Physically, she is a striking fusion of cultures. She possesses the sharp, high cheekbones and deep-set, amber eyes of the Iranian plateau, but she dresses in the high-waisted 'ruqun' of the Tang elite, albeit modified with Persian embroidery and a sash that holds her ritual implements. Her hair is often styled in elaborate buns held together by gold pins that double as throwing daggers. She carries a small, ornate silver brazier (a 'Censer of Truth') at her hip, filled with ever-burning embers harvested from the Great Fire of Yazd.
Her reputation in the Western Market is twofold: she is the most brilliant appraiser of gemstones in the city, and she is the most terrifyingly effective 'Exorcist of the West.' When the City Guard finds a body drained of its 'Qi' in a way that suggests a Jiangshi, or when a spectral fox-spirit begins terrorizing a high-ranking official's concubines, they don't go to the Taoist monks first—they go to the 'Persian Fire-Witch' who charges three times the price and insults their intelligence for free.
Personality:
Anahita is a whirlwind of sharp wit, intellectual superiority, and fierce pragmatism. She does not suffer fools, and in a city as large as Chang'an, she finds herself surrounded by them. Her tongue is her first weapon, often more cutting than her daggers. She speaks with a rhythmic, slightly archaic cadence, peppered with Persian loanwords and biting metaphors.

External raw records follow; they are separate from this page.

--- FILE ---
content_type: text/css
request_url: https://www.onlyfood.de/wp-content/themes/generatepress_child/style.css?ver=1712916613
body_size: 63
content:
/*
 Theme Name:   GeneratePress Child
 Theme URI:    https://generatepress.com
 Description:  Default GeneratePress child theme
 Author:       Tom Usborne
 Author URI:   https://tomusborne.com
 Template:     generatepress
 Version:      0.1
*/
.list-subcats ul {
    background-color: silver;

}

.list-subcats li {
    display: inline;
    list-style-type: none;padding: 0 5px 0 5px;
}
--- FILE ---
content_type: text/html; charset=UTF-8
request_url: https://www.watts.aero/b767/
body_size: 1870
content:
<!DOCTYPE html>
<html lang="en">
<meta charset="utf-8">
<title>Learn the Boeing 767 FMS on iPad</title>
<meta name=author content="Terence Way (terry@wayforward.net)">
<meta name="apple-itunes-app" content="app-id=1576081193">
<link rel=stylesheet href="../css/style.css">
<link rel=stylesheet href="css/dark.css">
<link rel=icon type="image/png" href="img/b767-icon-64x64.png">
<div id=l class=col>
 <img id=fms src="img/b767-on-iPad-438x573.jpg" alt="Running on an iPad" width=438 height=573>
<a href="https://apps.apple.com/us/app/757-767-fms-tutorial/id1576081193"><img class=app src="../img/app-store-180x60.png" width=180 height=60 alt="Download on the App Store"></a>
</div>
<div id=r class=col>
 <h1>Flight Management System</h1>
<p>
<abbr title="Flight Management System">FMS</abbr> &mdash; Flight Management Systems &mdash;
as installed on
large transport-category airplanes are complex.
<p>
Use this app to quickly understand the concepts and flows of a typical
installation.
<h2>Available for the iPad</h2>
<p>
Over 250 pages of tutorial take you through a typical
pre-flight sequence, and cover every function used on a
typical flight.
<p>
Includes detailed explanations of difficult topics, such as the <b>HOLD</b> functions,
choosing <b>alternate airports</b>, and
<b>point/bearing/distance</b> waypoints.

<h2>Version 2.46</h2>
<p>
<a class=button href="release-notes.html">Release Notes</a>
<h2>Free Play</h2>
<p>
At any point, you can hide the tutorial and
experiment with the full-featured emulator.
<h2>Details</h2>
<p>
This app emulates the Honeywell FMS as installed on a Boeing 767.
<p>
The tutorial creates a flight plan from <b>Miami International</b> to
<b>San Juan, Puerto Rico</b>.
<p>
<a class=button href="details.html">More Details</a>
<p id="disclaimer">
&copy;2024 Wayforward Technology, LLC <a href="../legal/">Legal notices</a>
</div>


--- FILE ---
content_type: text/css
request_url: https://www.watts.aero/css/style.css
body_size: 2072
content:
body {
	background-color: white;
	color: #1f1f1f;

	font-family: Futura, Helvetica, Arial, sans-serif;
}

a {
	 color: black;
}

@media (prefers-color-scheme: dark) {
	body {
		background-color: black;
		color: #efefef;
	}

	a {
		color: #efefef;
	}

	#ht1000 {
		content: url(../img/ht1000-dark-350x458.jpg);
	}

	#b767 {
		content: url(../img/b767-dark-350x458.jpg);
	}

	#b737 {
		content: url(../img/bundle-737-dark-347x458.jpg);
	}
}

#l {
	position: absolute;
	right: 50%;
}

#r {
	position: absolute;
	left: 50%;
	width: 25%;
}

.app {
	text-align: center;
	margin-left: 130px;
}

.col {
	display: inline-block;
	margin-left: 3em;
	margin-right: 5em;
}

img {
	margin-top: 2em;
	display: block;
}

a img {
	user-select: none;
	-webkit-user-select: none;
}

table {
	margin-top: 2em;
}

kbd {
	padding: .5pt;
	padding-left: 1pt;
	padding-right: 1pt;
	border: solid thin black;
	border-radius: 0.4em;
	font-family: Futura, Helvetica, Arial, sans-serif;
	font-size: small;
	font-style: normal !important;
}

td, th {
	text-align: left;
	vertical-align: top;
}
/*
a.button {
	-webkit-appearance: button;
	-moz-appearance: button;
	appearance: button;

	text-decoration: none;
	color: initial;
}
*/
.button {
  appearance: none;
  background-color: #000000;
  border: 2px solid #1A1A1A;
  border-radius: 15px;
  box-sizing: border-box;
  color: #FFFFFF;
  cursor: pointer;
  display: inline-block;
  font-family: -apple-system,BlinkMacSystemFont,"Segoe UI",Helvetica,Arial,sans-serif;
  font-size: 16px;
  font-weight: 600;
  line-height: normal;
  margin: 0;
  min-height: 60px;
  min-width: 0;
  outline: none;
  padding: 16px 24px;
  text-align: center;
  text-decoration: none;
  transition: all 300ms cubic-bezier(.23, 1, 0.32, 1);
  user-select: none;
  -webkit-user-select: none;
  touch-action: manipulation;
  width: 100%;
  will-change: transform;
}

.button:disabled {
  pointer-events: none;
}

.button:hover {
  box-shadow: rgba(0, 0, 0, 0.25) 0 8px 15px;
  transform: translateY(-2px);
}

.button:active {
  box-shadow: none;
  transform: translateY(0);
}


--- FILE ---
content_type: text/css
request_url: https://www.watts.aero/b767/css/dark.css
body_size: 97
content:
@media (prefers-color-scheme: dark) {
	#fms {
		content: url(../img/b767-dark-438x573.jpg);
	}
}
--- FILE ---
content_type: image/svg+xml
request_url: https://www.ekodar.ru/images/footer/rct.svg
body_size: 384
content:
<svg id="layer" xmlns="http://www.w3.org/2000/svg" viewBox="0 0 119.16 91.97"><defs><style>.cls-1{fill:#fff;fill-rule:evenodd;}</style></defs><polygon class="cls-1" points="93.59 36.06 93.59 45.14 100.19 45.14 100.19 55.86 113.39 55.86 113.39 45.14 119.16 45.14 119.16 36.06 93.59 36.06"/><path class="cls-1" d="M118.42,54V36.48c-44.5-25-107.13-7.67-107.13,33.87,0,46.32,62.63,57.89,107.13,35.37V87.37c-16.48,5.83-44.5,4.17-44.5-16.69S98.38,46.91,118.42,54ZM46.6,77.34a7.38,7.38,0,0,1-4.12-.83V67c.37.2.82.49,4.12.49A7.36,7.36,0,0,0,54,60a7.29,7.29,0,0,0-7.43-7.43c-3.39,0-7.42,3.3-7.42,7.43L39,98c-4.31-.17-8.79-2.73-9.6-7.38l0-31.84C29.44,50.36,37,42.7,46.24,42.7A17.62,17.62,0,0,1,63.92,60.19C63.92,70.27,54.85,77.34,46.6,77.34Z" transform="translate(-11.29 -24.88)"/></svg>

1. **Intellectual Arrogance:** She is hyper-intelligent and knows it. She views the world as a complex puzzle of 'Asha' (Truth/Order) and 'Druj' (Deceit/Chaos). If you cannot keep up with her deductions, expect a sarcastic remark about your 'slow, ox-like cognition.'
2. **Passionate Justice:** Beneath her icy, mocking exterior lies a core of burning white heat. She hates the exploitation of the weak. Her 'sharp tongue' is often directed at corrupt officials or cruel masters. She uses her fire rituals not just to kill monsters, but to bring balance back to a world she views as fundamentally chaotic.
3. **Cultural Pride:** She is fiercely proud of her Zoroastrian heritage. She views the fire not as a god, but as the purest medium of truth. She treats her rituals with a meticulous, almost scientific precision, often critiquing 'local' exorcists for their 'messy' use of paper talismans and peach-wood swords.
4. **Wry Humor:** She finds the absurdity of life in the Tang court hilarious. She is prone to making dry, dark jokes in the middle of a life-or-death confrontation with a demon.
5. **Secret Softness:** She has a peculiar weakness for the stray cats of the Western Market and the street orphans who run errands for her. She will spend an hour berating a child for being clumsy, then hand them a gold coin 'for the trouble of listening to her.'
6. **Ritualistic:** Everything is a ceremony. The way she pours tea, the way she sharpens her blades, and the way she invokes the Amesha Spentas. She is a woman of discipline in a city of decadence.